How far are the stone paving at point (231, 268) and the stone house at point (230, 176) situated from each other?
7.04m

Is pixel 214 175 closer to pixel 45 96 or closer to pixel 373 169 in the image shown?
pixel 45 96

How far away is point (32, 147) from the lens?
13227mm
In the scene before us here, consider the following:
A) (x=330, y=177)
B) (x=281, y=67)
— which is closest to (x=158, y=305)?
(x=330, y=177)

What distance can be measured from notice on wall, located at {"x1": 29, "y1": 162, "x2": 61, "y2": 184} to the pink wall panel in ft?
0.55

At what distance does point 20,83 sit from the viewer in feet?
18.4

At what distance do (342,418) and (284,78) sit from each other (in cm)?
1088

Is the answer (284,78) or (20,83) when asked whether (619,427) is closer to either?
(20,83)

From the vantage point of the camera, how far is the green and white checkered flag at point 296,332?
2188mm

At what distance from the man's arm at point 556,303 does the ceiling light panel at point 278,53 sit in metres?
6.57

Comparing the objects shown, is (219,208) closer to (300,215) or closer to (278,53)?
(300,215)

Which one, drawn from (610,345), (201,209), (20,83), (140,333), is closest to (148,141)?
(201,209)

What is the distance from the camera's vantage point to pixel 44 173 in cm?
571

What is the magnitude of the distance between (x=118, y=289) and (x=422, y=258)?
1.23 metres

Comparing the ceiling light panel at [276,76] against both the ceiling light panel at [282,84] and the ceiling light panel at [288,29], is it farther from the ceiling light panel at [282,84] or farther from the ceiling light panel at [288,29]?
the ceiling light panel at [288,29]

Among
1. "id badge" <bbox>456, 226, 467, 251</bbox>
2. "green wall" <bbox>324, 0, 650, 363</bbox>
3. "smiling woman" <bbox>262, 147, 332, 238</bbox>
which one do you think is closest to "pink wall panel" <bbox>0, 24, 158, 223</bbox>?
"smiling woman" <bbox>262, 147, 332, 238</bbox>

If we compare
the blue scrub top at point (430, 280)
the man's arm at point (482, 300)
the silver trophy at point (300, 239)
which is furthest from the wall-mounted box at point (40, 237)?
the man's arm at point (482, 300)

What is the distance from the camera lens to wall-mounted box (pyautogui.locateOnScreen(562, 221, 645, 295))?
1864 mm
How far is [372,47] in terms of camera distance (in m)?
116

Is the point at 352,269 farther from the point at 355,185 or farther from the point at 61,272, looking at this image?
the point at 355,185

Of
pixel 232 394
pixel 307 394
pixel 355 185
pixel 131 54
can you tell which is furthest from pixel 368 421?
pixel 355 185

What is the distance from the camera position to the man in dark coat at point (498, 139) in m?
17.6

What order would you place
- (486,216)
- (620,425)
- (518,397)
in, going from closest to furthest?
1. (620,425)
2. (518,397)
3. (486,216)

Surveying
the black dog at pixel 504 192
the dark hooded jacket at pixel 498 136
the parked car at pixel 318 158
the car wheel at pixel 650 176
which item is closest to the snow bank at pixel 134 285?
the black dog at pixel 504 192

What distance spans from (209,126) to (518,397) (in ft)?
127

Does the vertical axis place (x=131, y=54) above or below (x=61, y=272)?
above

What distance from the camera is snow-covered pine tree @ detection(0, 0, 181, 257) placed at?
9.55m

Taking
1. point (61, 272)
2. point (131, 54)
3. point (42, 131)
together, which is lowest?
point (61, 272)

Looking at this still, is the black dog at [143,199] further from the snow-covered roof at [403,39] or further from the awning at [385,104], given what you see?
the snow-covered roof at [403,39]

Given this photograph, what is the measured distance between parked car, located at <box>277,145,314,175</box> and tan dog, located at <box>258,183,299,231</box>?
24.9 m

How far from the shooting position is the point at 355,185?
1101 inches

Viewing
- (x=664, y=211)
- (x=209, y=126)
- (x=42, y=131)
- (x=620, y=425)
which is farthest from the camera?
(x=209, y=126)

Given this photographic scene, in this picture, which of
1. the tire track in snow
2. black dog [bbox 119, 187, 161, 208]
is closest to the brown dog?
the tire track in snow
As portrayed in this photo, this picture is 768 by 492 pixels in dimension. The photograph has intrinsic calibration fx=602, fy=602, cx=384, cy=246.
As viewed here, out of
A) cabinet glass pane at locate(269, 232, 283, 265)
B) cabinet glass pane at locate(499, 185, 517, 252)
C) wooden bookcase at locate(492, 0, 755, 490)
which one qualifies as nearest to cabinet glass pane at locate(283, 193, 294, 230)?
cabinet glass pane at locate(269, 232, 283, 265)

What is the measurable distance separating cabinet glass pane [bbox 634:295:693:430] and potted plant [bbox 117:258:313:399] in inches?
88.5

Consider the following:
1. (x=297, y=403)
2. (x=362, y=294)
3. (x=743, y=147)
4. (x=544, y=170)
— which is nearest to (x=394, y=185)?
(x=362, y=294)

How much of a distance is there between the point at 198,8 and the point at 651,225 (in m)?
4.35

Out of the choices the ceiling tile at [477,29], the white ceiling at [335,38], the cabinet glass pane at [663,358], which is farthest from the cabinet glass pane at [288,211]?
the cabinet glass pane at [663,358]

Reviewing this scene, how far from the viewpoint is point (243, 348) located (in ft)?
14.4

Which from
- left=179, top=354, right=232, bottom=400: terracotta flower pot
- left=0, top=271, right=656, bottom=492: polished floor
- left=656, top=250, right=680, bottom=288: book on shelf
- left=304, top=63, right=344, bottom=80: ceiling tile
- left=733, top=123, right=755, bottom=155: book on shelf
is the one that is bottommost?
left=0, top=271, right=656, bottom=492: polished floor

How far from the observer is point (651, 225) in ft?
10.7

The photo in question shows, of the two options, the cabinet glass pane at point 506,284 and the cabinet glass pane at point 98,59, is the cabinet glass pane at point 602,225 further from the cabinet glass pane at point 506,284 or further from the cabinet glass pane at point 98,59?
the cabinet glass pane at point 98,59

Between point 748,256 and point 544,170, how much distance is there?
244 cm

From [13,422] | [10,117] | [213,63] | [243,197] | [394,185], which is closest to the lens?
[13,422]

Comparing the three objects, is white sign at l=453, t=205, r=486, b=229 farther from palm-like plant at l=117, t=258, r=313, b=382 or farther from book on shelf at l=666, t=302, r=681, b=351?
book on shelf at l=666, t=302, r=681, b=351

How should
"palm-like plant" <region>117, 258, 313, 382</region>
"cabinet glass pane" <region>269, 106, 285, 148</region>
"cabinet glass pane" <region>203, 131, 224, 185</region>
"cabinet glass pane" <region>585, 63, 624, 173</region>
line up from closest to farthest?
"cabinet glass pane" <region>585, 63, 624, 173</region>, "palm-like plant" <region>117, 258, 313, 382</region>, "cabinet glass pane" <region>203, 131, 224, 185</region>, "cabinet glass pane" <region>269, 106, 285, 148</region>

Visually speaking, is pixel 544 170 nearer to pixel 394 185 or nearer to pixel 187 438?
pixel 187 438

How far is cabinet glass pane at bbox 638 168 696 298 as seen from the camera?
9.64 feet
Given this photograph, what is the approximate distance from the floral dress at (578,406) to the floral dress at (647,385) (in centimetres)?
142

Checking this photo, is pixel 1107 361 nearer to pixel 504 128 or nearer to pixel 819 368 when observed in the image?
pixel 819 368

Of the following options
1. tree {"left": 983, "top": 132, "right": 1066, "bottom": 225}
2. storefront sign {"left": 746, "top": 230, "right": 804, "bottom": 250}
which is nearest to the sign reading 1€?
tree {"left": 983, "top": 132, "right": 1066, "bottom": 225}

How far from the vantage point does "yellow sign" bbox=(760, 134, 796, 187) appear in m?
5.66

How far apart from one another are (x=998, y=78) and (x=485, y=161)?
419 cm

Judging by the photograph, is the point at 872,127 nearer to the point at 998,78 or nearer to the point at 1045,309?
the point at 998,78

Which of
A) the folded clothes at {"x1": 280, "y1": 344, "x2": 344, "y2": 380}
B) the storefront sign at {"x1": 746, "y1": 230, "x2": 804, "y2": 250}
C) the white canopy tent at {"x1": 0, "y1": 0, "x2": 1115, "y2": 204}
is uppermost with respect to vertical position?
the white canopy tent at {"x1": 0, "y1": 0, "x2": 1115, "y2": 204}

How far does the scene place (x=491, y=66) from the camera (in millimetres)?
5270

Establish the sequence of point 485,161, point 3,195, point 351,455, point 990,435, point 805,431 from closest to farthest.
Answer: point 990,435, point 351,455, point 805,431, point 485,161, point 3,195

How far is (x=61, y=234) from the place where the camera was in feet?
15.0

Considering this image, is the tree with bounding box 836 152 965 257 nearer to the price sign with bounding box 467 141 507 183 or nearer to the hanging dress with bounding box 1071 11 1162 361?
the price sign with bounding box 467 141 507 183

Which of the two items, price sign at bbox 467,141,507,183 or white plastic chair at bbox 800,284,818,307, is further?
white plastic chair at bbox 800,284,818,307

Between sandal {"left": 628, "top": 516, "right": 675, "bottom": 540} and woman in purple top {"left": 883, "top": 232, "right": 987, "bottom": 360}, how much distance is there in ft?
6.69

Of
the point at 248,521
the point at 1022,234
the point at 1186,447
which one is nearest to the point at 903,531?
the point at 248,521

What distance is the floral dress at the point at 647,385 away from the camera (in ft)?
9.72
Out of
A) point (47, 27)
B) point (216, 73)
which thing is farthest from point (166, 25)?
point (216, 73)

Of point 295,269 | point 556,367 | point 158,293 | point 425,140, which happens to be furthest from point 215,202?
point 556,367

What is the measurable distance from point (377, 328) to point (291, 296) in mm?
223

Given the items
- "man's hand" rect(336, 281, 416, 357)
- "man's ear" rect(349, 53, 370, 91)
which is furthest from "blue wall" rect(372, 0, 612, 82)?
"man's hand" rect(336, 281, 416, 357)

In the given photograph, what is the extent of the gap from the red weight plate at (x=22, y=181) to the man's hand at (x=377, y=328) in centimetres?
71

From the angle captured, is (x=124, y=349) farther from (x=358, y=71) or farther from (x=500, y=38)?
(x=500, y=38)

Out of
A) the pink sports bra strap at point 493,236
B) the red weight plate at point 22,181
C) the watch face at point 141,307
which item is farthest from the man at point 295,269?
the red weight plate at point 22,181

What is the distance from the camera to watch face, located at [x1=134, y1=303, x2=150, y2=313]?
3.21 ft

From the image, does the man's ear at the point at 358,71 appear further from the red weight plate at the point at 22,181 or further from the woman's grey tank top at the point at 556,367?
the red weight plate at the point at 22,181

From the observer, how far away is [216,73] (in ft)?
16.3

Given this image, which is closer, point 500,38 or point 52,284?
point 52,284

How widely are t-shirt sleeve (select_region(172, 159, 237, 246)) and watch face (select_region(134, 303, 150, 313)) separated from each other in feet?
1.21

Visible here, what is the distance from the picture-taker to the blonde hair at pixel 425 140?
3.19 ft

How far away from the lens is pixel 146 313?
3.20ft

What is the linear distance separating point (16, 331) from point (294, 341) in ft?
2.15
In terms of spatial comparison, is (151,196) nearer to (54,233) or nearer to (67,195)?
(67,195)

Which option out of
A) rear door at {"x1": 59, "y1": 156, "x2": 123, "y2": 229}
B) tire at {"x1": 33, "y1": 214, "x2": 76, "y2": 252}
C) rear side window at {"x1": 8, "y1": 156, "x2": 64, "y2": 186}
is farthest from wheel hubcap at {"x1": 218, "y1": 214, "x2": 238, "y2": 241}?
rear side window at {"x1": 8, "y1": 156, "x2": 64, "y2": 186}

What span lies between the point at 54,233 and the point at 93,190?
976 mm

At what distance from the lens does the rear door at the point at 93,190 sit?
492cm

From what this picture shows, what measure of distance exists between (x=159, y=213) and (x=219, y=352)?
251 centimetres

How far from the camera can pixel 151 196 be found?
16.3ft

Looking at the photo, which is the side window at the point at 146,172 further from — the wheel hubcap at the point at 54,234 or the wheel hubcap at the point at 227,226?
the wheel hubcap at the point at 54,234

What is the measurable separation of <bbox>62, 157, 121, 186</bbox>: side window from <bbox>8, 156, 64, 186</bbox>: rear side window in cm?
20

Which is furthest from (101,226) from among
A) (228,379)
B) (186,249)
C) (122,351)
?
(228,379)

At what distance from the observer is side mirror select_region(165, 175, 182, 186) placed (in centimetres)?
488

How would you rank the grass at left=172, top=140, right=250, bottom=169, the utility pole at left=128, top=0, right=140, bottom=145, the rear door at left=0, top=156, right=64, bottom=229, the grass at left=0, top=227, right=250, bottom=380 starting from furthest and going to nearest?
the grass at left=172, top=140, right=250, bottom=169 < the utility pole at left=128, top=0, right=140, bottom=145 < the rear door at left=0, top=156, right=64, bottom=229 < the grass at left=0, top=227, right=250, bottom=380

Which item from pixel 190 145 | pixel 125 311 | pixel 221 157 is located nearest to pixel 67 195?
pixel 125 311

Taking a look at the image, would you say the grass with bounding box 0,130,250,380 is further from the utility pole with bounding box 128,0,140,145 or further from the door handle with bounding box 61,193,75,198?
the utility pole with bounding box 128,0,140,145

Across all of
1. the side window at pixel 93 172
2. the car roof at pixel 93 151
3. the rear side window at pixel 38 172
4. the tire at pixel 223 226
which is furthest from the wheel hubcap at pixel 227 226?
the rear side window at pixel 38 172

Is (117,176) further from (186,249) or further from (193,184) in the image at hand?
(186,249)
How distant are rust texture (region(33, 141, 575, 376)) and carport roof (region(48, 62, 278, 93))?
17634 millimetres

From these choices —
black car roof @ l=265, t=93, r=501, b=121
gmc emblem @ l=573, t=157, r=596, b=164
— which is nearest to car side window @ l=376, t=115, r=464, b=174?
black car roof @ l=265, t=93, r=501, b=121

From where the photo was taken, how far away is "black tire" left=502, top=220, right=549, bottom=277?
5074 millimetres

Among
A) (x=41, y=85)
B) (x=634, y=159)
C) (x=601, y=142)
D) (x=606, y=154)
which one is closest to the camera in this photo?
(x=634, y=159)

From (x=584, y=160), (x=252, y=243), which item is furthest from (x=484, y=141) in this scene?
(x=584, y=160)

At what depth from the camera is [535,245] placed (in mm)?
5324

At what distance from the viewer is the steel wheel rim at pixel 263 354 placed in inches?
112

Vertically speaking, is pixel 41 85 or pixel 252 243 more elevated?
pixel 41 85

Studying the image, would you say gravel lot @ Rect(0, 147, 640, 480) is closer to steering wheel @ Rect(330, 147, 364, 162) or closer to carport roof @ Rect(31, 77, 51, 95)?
━━━━━━━━━━━━━━━━
▶ _WHAT THIS TASK INVOLVES_: Return every line from the one holding "From (x=584, y=160), (x=252, y=243), which" through the end of the data, exactly as it appears, with both ends kept and nothing else.

▶ _REPLY_:
From (x=584, y=160), (x=252, y=243), which item is furthest from (x=484, y=141) in this scene?
(x=584, y=160)

At what depth from the camera is [535,245] placed (in mm)?
5324

At what distance from the viewer is the steel wheel rim at pixel 263 354 placed in inches?
112

Vertically speaking, is pixel 41 85 or pixel 252 243 more elevated?
pixel 41 85

Studying the image, would you say gravel lot @ Rect(0, 147, 640, 480) is closer to steering wheel @ Rect(330, 147, 364, 162) or closer to carport roof @ Rect(31, 77, 51, 95)?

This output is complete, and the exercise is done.